- RECORDED INFORMATION
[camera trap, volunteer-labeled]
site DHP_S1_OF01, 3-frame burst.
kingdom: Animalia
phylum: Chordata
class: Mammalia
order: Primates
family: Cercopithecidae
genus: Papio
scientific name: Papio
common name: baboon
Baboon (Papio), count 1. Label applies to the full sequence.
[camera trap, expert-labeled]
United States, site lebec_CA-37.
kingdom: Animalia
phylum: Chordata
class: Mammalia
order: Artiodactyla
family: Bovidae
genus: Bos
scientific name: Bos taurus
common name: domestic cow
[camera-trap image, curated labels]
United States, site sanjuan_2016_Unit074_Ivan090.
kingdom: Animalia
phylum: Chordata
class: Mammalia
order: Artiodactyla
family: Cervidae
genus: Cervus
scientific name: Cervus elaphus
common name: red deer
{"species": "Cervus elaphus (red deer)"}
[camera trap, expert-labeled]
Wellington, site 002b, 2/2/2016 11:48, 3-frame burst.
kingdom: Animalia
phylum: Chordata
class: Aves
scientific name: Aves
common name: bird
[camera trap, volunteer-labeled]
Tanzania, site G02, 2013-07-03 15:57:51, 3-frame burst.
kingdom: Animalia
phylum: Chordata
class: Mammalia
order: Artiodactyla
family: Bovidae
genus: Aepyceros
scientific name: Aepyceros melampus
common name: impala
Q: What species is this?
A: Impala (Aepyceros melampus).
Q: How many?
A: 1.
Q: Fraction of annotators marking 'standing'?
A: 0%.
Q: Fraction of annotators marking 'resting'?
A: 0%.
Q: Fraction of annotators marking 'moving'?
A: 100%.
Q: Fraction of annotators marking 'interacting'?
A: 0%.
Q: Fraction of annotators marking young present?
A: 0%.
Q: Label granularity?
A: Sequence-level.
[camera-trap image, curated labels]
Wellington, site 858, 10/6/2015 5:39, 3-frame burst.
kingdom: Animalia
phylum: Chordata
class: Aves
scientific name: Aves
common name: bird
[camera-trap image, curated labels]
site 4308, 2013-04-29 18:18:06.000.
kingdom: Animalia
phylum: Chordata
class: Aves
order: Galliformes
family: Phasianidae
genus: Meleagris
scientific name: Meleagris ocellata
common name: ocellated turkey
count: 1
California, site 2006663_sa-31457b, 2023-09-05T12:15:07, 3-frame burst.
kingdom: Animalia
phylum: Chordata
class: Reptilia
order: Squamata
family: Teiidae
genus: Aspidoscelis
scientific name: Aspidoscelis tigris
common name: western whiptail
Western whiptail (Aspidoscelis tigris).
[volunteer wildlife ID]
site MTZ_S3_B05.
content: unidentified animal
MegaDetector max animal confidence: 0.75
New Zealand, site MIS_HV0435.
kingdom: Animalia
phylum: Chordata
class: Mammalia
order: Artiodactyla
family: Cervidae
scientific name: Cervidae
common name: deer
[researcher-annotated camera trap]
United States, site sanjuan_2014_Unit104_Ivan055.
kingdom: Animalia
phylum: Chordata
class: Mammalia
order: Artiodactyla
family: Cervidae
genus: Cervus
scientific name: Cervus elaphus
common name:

- PROBLEM
Your task is to find each line in the entries that contains the string "Wellington" and copy it.

- EXPECTED OUTPUT
Wellington, site 002b, 2/2/2016 11:48, 3-frame burst.
Wellington, site 858, 10/6/2015 5:39, 3-frame burst.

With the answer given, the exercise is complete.